Yes, it is. What these metrics posts do is tell you what are the fundamental metrics that your tests should boil down to. Measuring “how many people used a feature”, for example, is not a fundamental metric. What metrics posts really point out are KPIs for your type of business.
Measuring the KPIs by themselves can often be a useful management metric, but it is not actionable. However, any actionable metric should boil down to a KPI. So, when you put in a new feature, don’t measure “how many people used the new feature”, measure “whether people who had access to the new feature were more likely to pay” or “whether people who had access to the new feature stayed on the site longer”.
6. External influences
One more key point to make about metrics is that there are many external factors that can affect your measurements. Don’t be caught out like this guy. Any test should be run with both options presented in parallel to compensate for seasonable changes. If you measure conversion with one landing page on Friday and another on Sunday, what you’re measuring is a combination of your landing page changes with the weekly cycle of traffic. So, all tests must be run in parallel.
In addition to that, if your users are interconnected, you need to be careful about how you group users together. Don’t show one user one set of features, and a different set of feature to their colleague, or you will lose both and falsify your metrics. Remember that you don’t need to have the same number of people on the A and B sides of the A/B test – you just need enough people on either side.
Management metrics are particularly susceptible to external influences, so do not use them to drive product design decisions.
7. Unmeasurable things
Finally, no metrics overview would be complete without mentioning that there are many things in the running of a business which cannot be turned into statistics. You should measure everything you can, but don’t fall into the trap of thinking you can measure things like design, product vision or even the fitness of your first few key hires.
Trying to A/B test things which are not measurable is foolish and leads to bad decisions. Even worse, ignoring key things just because they’re not measurable is selective blindness. Be very aware that there are many things in the running of a business which cannot be measured but are worth doing.
In conclusion
I’ve made a number of points that I hope will be useful to you. The key takeaway is that using metrics incorrectly is worse than using no metrics at all. Metrics are a knife. Sharp, accurate, strong, useful – but make sure you don’t hold it by the blade:
- Care about correct metrics usage; using them incorrectly will lead you to bad decisions.
- Don’t use metrics when you don’t have the traffic; use user activity streams instead.
- Actionable metrics are metrics which drive a decision directly; don’t act on vanity metrics.
- It’s ok to measure management metrics, but be aware that they’re not actionable.
- Metrics posts provide KPIs; make sure your measurements boil down to KPIs, but don’t measure the KPIs by themselves, except as a management metric.
- Beware of external influences, they can falsify your tests.
- Don’t discard unmeasurable things, and don’t force unmeasurable things into an A/B test mold.
This is by no means a complete list – there are many more articles even on this site, let alone in other places.
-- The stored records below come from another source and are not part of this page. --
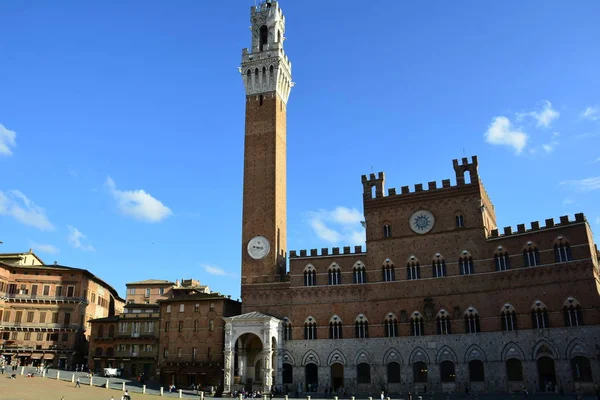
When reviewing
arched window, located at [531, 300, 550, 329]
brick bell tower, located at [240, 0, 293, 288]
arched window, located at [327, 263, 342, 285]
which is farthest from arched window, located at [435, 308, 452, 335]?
brick bell tower, located at [240, 0, 293, 288]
It takes more than one article to learn how to use metrics correctly, but hopefully this is a good starting point.
Thoughts from 2017
I find myself much further from this topic than I was then, but I believe it’s still correct. In a way, I am neither more nor less skeptical of metrics: they have their use, and if you know how to use them they will make a big difference to your business.
I would add a note of caution from a few years of experience though: be careful when linking metrics to performance or even job security. This tends to lead to serious distortions in people’s behaviour – they will optimise for the metrics that they are being rewarded for, at the expense of everything else, including the long-term success of the organisation. When it comes to motivation, intrinsic motivators are far more powerful, lasting, and less distorting. They’re also a lot harder. Maybe check this page out for many thoughts on the topic.